With the Weaponsgate furor still simmering (Dean has now called for an investigation), Dubya and his cronies try to confuse cause and effect in Iraq…apparently it no longer matters if WMDs are found or not, because Saddam was a bad man. In other words, the Bushie plan is, as per usual, to keep spouting the same propaganda until people start overlooking their leap in logic. Hmm…well, it seemed to work for the Iraq-9/11 connection, didn’t it?

Don’t Call it a Cover-Up.

Typical. While the term “WMD” gets more and more broadly defined by Dubya, Fleischer et al, the GOP issues a lockdown on joint and open hearings into the Bushies’ use of CIA intelligence, since “criticism of the intelligence agencies has been divisive and could hurt national security.” Um…wouldn’t misuse of intelligence agency information to start a war compromise national security too?

Preemptive Looting.

Thanks to some clever and courageous antiquarians on staff (and no thanks to the Pentagon), it turns out the Baghdad museum was not as irretrievably looted as earlier feared (although keep an eye out on Ebay for the Warka face and vase.) That’s great news for ancient historians and archivists the world over. (By way of A Small Victory.)

What did the President not know, and when did he not know it?

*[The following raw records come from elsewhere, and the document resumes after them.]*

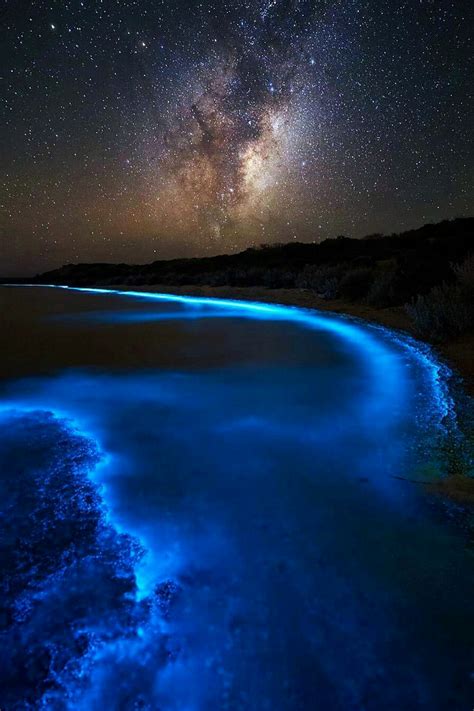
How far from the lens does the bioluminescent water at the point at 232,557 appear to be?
131cm

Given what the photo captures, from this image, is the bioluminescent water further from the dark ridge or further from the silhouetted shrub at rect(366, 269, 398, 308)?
the dark ridge

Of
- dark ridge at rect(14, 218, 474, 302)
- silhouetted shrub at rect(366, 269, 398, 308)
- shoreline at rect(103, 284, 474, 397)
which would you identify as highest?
dark ridge at rect(14, 218, 474, 302)

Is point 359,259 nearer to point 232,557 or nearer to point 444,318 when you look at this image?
point 444,318

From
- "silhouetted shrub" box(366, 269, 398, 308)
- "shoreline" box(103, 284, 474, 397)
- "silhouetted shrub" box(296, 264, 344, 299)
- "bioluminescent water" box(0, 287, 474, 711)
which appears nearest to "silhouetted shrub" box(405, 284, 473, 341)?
"shoreline" box(103, 284, 474, 397)

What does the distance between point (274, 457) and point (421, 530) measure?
1.17 meters

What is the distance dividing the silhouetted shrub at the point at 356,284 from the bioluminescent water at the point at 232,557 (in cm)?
1008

Whether or not WMDs are ever found in Iraq at this point, it has become increasingly clear that the Bushies were contradicting their own intelligence last September and overstating the WMD capabilities of Iraq to the UN, the international community, and the American people. Lying to America? Falsifying intelligence? As John Dean points out for CNN, we’re now entering Nixon territory. (Second two links via Pigs and Fishes and Medley.)

The “Browbeaters.”

Is Paul Wolfowitz in a 12-step program? A week after confiding to America about the “bureaucratic” thinking that motivated the WMD casus belli, Wolfowitz opens up to an audience in Singapore, telling them “we had no choice” in our Iraq policy because “the country swims on a sea of oil.” (Via High Industrial.) And now it turns out Cheney and co. were leaning hard on the CIA to come up with the “right” intelligence about Iraq’s WMD capabilities (and an Iraq-Al Qaeda connection.) Hmm…looks like it’s getting grim at WMD Search Central. Update: Jake Tapper of Salon points out that Wolfowitz’s alleged Singapore statement is based on a misquote – Wolfowitz was talking about the efficacy of sanctions, not the reasons for war.

Dropping the Other Shoe.

In a strange moment of candor, Wolfowitz tells Vanity Fair that the WMD argument for overthrowing Saddam was chosen “for bureaucratic reasons,” since “it was the one reason everyone could agree on.” (He also lends credence to the argument advanced in this Fred Kaplan article that removing troops from Saudi Arabia was one of the central purposes of the Iraq war.) Meanwhile, in the same AP story, the head of US Marines in Iraq says of the WMDs, “they’re simply not there.” Looks like the Bushies have some explaining to do…If they follow the usual pattern, I suspect they’ll answer any tough question with a flurry of 9/11-esque horror stories.

Primary Colors.

In a cover story for TIME, Joe Klein gives his take on the Democratic field. I don’t agree with everything he has to say (for example, giving Dubya a pass on Iraq), but it’s worth reading nonetheless.